::: Brano citato

Una scelta dal sapore umanistico, se vogliamo, moderno studiolo ove l’esperienza estetica si connota di valenze illuministicamente formative.
La graduale costruzione della raccolta è di certo frutto di un gusto personale, ma soprattutto rivela incontri e frequentazioni con artisti e conoscitori, in un costante esercizio di affinamento della cultura visiva e del modo di tenere in equilibrio il binomio desiderio-possibilità.
Sono dialoghi che affondano le radici nel territorio di appartenenza, le Marche, e che denotano aperture, nelle scelte iconografiche e stilistiche, al contesto storico e culturale del periodo.
Questa mostra ne testimonia e rappresenta gli esiti attraverso una selezione di venticinque opere, che spaziano dagli inizi del Novecento sino a tutto lo snodarsi del secolo. Accomunate da misure contenute, per lo più tipiche della destinazione privata, esse appaiono in uno spazio espositivo che della sfera familiare rievoca il carattere intimo e confidenziale. Si articolano tra generi e tecniche diverse, nella ricerca di una armonia d’insieme. Ciascun artista rivela in tal modo la sua unicità e, al contempo, si rimodula, nell’incontro con gli altri, in una polifonia di suggestioni.
Apre il percorso Gabriele Galantara, la forza icastica delle sue immagini ha espresso una sferzante satira politica, riferita ad una precisa situazione storica, lo scoppio della rivoluzione d’ottobre.
Nella quiete contemplativa del paesaggio pesarese, Virginio Bartolucci coglie la realtà della dimensione agreste. L’ispirazione naturalistica, nella declinazione stilizzata di matrice liberty, nutre anche il segno fluido ed elegante di Adolfo De Carolis, qui rappresentato da opere condotte con la sua tecnica prediletta: la xilografia, alla cui rinascita artistica nel XIX secolo l’artista ha offerto un contributo fondamentale.
La vicenda della I Guerra Mondiale viene raccontata in diretta da Anselmo Bucci, ciclista volontario; ne emerge la dimensione non retorica, malinconica e quotidiana, colta mediante tratti rapidi e sintetici nella sensibilissima puntasecca in esposizione.
La copertina de Le aquile feltresche, xilografia colorata di Bruno da Osimo, mostra il felice connubio, realizzatosi alla Scuola del Libro di Urbino, tra arte tipografica e arte incisoria. Nell’artista, ispirato da De Carolis, l’abilità tecnica conduce ad un sicuro controllo del segno ed esprime un sentimento lirico.

::::::
::: Estratto del dataset

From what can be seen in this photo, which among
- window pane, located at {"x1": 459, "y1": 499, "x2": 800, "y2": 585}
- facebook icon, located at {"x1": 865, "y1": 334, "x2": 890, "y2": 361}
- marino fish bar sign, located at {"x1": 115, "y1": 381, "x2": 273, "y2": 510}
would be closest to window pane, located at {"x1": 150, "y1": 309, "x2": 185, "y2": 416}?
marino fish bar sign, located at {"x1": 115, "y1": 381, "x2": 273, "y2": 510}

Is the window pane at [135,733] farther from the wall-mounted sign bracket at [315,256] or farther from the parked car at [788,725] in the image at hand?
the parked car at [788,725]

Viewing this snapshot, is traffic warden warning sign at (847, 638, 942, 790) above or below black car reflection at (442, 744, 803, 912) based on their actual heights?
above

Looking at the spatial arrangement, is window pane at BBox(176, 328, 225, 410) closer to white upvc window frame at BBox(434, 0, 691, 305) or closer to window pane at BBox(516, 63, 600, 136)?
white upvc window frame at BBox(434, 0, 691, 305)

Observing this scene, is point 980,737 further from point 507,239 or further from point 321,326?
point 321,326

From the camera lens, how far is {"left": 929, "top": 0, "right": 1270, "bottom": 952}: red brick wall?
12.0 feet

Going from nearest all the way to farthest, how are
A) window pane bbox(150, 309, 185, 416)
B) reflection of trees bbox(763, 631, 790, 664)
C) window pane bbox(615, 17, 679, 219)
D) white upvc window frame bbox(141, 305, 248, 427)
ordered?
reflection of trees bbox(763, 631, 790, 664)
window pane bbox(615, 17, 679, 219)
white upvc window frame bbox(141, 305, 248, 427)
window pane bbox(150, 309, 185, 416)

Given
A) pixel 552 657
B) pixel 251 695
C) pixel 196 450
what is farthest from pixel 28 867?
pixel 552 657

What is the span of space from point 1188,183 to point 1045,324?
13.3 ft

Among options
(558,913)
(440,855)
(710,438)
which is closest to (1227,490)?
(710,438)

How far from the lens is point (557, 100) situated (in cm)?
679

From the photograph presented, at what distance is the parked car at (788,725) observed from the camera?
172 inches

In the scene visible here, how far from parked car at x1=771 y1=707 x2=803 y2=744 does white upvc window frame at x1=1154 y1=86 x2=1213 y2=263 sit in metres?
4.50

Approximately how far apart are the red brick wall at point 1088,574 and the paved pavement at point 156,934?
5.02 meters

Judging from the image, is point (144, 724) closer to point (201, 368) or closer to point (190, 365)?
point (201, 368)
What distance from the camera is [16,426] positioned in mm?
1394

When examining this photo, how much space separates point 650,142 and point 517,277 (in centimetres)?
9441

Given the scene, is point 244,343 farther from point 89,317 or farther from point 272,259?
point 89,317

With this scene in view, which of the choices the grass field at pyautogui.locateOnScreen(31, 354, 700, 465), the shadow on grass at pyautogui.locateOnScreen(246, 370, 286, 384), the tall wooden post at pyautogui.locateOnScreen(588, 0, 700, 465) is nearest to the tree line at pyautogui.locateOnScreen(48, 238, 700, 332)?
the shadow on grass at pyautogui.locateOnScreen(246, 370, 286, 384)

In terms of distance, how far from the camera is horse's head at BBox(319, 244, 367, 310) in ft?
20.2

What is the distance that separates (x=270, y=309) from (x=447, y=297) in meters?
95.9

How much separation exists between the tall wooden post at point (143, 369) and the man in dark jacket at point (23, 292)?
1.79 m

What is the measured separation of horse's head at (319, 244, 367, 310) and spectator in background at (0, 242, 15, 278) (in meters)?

::::::

Rispondi a queste domande usando il brano sulla mostra.
1. Quante opere compongono la selezione esposta?
2. Qual è la tecnica prediletta di Adolfo De Carolis?
3. In quale veste Anselmo Bucci racconta la Prima guerra mondiale?
Le voci provengono da un'altra fonte.

1. Venticinque opere.
2. La xilografia.
3. Come ciclista volontario.